#### [Texte présenté]

.....

« Le monde au microscope »
Mohamed Morsi
repositionne l'Égypte
Alfredo Jalife-Rahme
Le
président Mohamed Morsi à Beijing
© Xinhua
Jeudi 30 août 2012
Les
Occidentaux ont sous-estimé le retour de
l’Égypte sur la scène internationale.
Ils n’ont pas vu non plus l’échec du «
containement » de l’Iran et l’habile
diplomatie de Téhéran pour ôter les
Frères musulmans de l’influence
saoudienne. Alfrdo Jalife décrit cette
évolution rapide qui change en partie la
donne proche-orientale.
La collision
entre le gouvernement des Frères
musulmans, présidé par Mohammed
Morsi, et la junte militaire,
commandée par le maréchal Mohammed
Tantawi (sur lequel nous avions
attiré l’attention dans le cadre de
la confrontation entre les modèles
turc et pakistanais) vient de
connaître un dénouement étonnant en
faveur de la confrérie islamique. Un
contre coup d’État en douceur a
démis le ministre de la Défense (le
maréchal Tantawi) et le deuxième
homme fort de la junte, le général
Sami Anan, à l’occasion des graves
incidents sur la frontière du Sinaï
avec Israël qui ont coûté la vie à
plusieurs gardes égyptiens.
Morsi s’est engouffré dans la
colère nationale en marche — la
place Tahrir était à nouveau noire
de monde — et a rondement pris les
choses en main. L’avenir de
l’Assemblée nationale qui venait
d’être élue (avec une majorité de
Frères musulmans) et que la junte
militaire avait désavouée, la
rédaction d’une nouvelle
constitution, et le contrôle du
pouvoir judiciaire qui reste tenu
par la junte, et qui peut donner de
grosses migraines légales au
président, sont désormais en
suspens.
À mesure qu’il renforcera son
pouvoir, Morsi élargira sa marge de
manœuvre pour contrôler les services
de renseignement et leur capacité
opérationnelle dans la péninsule du
Sinaï, jadis démilitarisée, que
parcourent fort librement les hordes
transnationales d’Al Quaida.
La purge au sommet des
omniprésents services de
renseignement constitue bien le
prélude à son contre coup d’État en
douceur contre les putschistes à
répétition de la junte.

.....

#### [Consignes de l'exercice]
• A. Dans l'article sur Mohamed Morsi, qui est présenté comme le deuxième homme fort de la junte, démis en même temps que le maréchal Tantawi ?
• B. Pourquoi, d'après l'article sur Mohamed Morsi, le contrôle du pouvoir judiciaire reste-t-il une difficulté pour le président ?

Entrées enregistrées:
.....

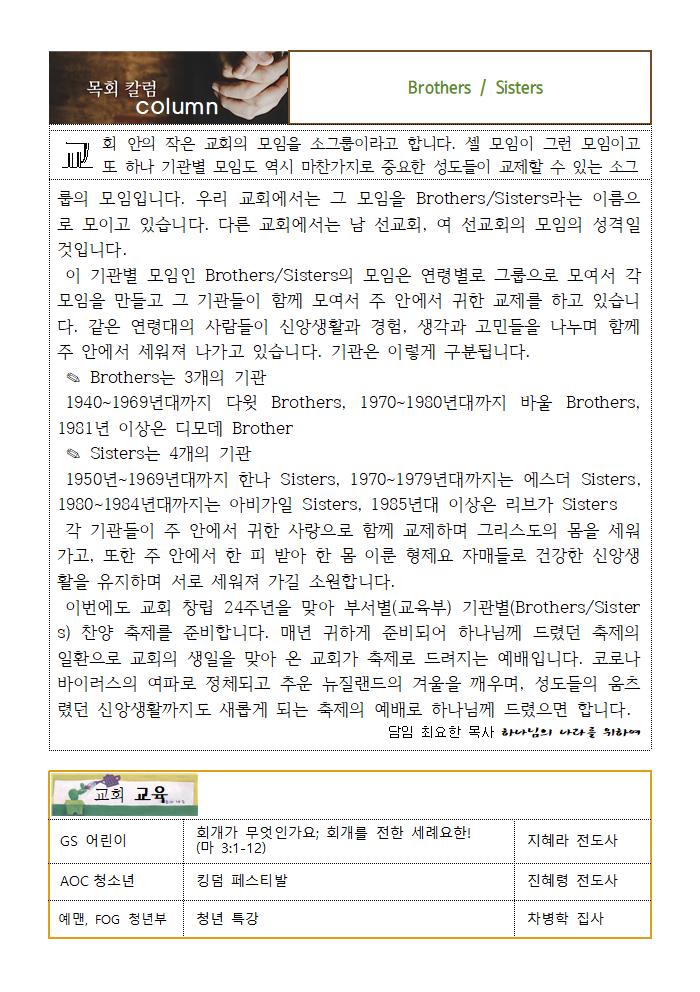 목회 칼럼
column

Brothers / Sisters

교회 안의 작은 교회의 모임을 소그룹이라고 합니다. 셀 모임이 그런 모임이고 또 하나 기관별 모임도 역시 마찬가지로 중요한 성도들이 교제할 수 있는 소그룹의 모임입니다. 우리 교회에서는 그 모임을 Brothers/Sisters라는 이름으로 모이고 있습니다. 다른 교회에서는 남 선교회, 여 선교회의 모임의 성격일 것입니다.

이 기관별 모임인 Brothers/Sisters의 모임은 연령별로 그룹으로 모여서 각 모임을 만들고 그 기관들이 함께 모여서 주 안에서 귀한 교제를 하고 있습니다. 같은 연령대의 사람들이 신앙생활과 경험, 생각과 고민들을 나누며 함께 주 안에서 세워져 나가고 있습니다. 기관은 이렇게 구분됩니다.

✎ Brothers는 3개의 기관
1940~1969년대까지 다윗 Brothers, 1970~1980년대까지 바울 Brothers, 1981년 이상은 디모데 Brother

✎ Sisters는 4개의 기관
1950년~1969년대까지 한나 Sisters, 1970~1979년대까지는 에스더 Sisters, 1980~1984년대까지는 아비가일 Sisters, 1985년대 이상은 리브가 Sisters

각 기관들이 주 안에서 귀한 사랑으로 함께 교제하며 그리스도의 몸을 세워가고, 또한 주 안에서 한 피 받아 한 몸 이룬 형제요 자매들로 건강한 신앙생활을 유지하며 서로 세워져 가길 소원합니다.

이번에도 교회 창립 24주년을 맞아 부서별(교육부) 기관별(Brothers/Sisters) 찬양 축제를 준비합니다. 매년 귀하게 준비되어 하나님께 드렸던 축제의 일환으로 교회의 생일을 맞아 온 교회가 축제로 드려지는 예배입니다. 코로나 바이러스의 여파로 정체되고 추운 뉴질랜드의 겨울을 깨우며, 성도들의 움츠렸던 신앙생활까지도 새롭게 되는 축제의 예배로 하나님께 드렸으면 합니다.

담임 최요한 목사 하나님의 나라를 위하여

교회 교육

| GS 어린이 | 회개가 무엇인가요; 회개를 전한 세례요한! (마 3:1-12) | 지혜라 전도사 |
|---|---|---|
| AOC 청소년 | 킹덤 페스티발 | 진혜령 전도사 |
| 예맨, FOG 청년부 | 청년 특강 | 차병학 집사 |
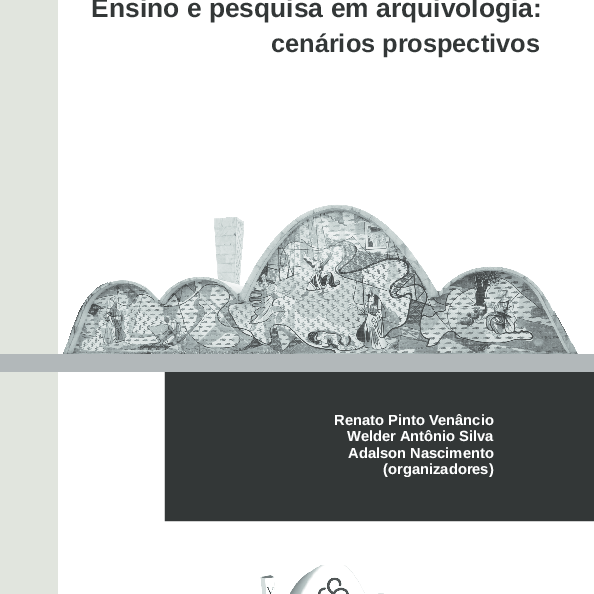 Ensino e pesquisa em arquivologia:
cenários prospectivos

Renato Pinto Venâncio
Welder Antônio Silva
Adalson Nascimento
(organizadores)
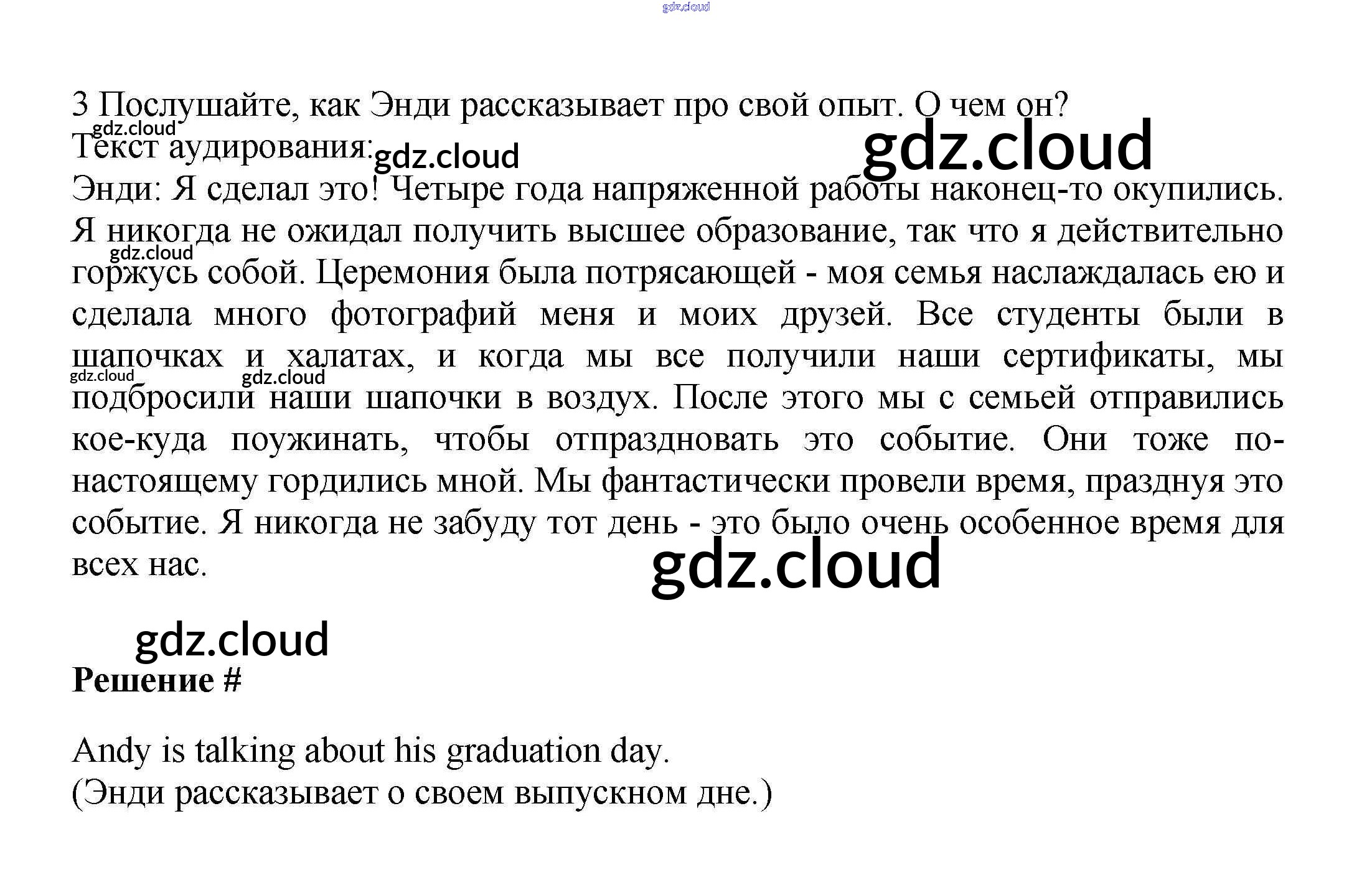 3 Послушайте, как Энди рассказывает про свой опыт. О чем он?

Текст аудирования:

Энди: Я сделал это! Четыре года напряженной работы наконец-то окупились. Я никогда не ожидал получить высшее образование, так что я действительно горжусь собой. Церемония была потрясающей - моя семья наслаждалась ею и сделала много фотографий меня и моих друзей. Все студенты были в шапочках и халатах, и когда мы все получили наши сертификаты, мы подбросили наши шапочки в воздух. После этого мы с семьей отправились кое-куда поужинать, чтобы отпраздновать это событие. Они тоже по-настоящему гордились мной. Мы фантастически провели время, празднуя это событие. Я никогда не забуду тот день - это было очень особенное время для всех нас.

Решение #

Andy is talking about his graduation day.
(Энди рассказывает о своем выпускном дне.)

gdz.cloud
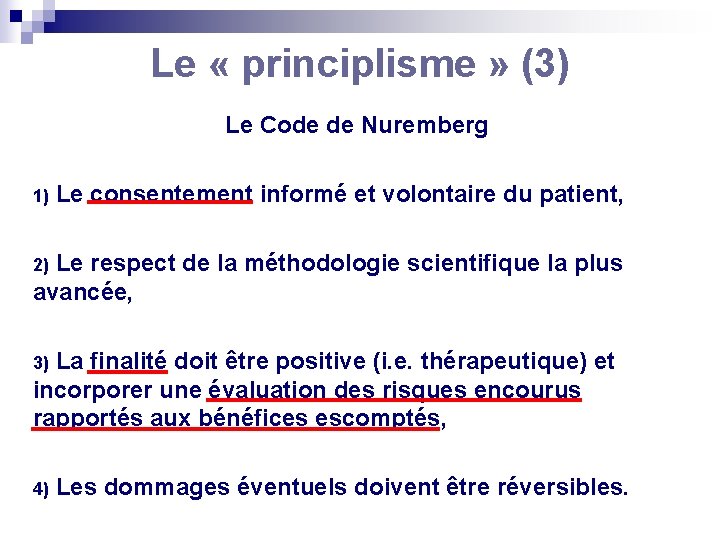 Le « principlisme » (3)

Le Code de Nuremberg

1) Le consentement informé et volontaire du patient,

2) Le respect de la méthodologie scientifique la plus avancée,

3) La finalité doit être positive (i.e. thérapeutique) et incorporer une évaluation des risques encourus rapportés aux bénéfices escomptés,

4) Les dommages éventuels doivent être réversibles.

.....

#### [Réponses numérotées]
• A. Le général Sami Anan.

• B. Le pouvoir judiciaire reste tenu par la junte militaire. Il peut donc donner de grosses migraines légales au président.